Out on the street, Gary looked around, trying to decide the best way to get back to his car. Somehow he’d been caught up in a Twilight Zone nightmare he couldn’t wake up from. Maybe he was still unconscious on the sidewalk and everything up to now had been a dream. Or maybe that crack on the head had his mind playing crazy tricks on him. The only thing he was certain of was that he wouldn’t be able to walk very long or very far. Just breathing hurt. And he was getting hungry. He should’ve taken Grandma’s roast beef instead of the cookies when he had the chance.
Thirty-five minutes later he found himself staring up at the North Division Street sign. No mistake about it, this is where he had pulled up and parked his car. Possibly towed away? He saw no signs against parking. Although the car was gone the building wasn’t. Retracing his steps, he walked back to the door he had entered earlier. Same address, but with shiny numbers, same knob-less door, but with a lustrous coat of green paint, and the sign saying Ring For Service. Wary of another encounter with the gang, he caressed his ribs as he hurried as quickly as he could around the block to the door he had exited from. Like the rear door, it was relatively new, but this one had a handle. He tried it but it was locked.

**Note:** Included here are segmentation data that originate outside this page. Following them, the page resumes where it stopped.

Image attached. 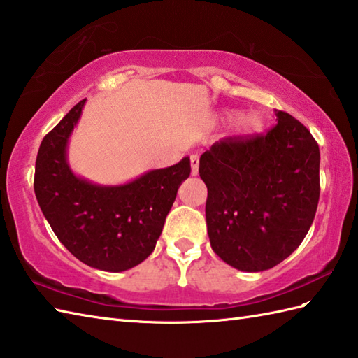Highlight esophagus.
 I'll use <instances>...</instances> for the list:
<instances>
[{"label": "esophagus", "mask_w": 358, "mask_h": 358, "mask_svg": "<svg viewBox=\"0 0 358 358\" xmlns=\"http://www.w3.org/2000/svg\"><path fill=\"white\" fill-rule=\"evenodd\" d=\"M199 166H200V157L199 155H191V167H192L194 175L199 173Z\"/></svg>", "instance_id": "esophagus-1"}]
</instances>
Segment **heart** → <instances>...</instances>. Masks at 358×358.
Instances as JSON below:
<instances>
[{
	"label": "heart",
	"instance_id": "heart-1",
	"mask_svg": "<svg viewBox=\"0 0 358 358\" xmlns=\"http://www.w3.org/2000/svg\"><path fill=\"white\" fill-rule=\"evenodd\" d=\"M240 126L245 129V131H255V129L260 126V121L255 115H249L240 121Z\"/></svg>",
	"mask_w": 358,
	"mask_h": 358
}]
</instances>
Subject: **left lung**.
Here are the masks:
<instances>
[{
    "label": "left lung",
    "instance_id": "8db88e82",
    "mask_svg": "<svg viewBox=\"0 0 358 358\" xmlns=\"http://www.w3.org/2000/svg\"><path fill=\"white\" fill-rule=\"evenodd\" d=\"M275 115L266 134L227 136L200 158L210 246L246 272L271 269L300 246L320 196L317 141L292 115Z\"/></svg>",
    "mask_w": 358,
    "mask_h": 358
}]
</instances>
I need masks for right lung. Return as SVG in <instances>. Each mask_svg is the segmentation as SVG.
I'll list each match as a JSON object with an SVG mask.
<instances>
[{"label":"right lung","instance_id":"add662e5","mask_svg":"<svg viewBox=\"0 0 358 358\" xmlns=\"http://www.w3.org/2000/svg\"><path fill=\"white\" fill-rule=\"evenodd\" d=\"M86 100L44 136L35 163L34 189L52 231L69 252L90 268L121 272L152 254L191 159L141 175L121 186H100L75 175L67 141Z\"/></svg>","mask_w":358,"mask_h":358}]
</instances>
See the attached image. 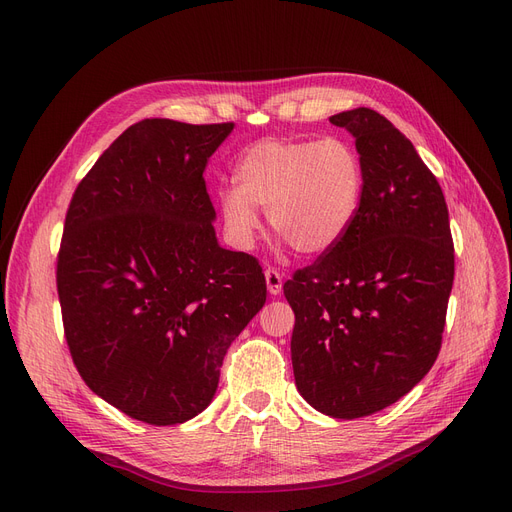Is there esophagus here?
<instances>
[{"instance_id":"1","label":"esophagus","mask_w":512,"mask_h":512,"mask_svg":"<svg viewBox=\"0 0 512 512\" xmlns=\"http://www.w3.org/2000/svg\"><path fill=\"white\" fill-rule=\"evenodd\" d=\"M264 279H266V289H269V294L279 296L283 289V277L275 269H266Z\"/></svg>"}]
</instances>
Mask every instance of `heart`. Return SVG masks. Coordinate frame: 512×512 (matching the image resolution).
I'll return each instance as SVG.
<instances>
[{"mask_svg":"<svg viewBox=\"0 0 512 512\" xmlns=\"http://www.w3.org/2000/svg\"><path fill=\"white\" fill-rule=\"evenodd\" d=\"M225 189V227L241 248L260 229L256 208L271 229L302 256H323L350 233L360 212L364 170L354 145L339 137H269L243 150Z\"/></svg>","mask_w":512,"mask_h":512,"instance_id":"1","label":"heart"}]
</instances>
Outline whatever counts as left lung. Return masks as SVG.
Masks as SVG:
<instances>
[{
	"label": "left lung",
	"mask_w": 512,
	"mask_h": 512,
	"mask_svg": "<svg viewBox=\"0 0 512 512\" xmlns=\"http://www.w3.org/2000/svg\"><path fill=\"white\" fill-rule=\"evenodd\" d=\"M356 139L360 212L337 248L296 271L283 294L296 314L291 364L302 398L333 419L398 402L440 354L454 246L440 183L371 108L329 118Z\"/></svg>",
	"instance_id": "obj_1"
}]
</instances>
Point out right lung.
Instances as JSON below:
<instances>
[{
  "instance_id": "right-lung-1",
  "label": "right lung",
  "mask_w": 512,
  "mask_h": 512,
  "mask_svg": "<svg viewBox=\"0 0 512 512\" xmlns=\"http://www.w3.org/2000/svg\"><path fill=\"white\" fill-rule=\"evenodd\" d=\"M231 131L141 120L66 212L56 279L70 356L91 392L143 423L200 415L266 302L258 260L218 246L212 225L204 168Z\"/></svg>"
}]
</instances>
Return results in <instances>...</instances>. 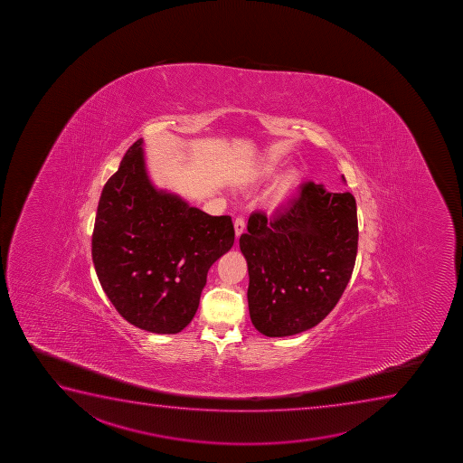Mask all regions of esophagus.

Worry stirred in his gut as he moved off down the street. Edgy, unable to think straight, he tried to calm himself, but everything seemed out of sync, out of place, out of time. Everything was familiar and nothing was familiar. Most disturbing of all were the few cars that passed him as he walked along. They all looked like antiques. In fact, they were antiques.
He wondered, could he be hallucinating? Could he be going mad? Could he at that very moment be at home in his room, dreaming? What other explanation could there be? It was all much too complex for a practical joke. Unless…unless what he had tried to convince Shelley of was true. Theoretically, going back in time seemed reasonable, possible, but if this actually was… if he had somehow actually slipped back…. His skin prickled at the thought and his blood ran cold.
The world seemed strangely quiet as he headed back downtown. No radios or televisions blared anywhere, no planes roared overhead, no rumbling trucks shook the pavement, no voices crying out or barking dogs. The air itself seemed a calming blanket of silence that had a subtle unsettling effect.
The sun warmed his skin, but the air carried a chill in it. The few people he saw, he saw only at a distance. A stray beagle waddled up behind him, sniffed at his heels and padded off into an alleyway.
On the opposite side of the street, farther down, he spotted a diner and crossed over to it. If this… this dream… this hallucination…this time warp were for real, he couldn’t use the paper money in his wallet, not unless they didn’t look at it too closely. He did have the silver dollar in his pocket, though. If he had really landed sometime in the 1930s, it would go a heck of a lot further than in his own time. Still, he was going to need some luck, lots of luck. His mind couldn’t deny what his senses told him must be true. He felt scared. What in hell had he gotten himself into? And what was even more frightening, could he get out of it?
Going into the diner, Gary failed to see the man observing him from across the street.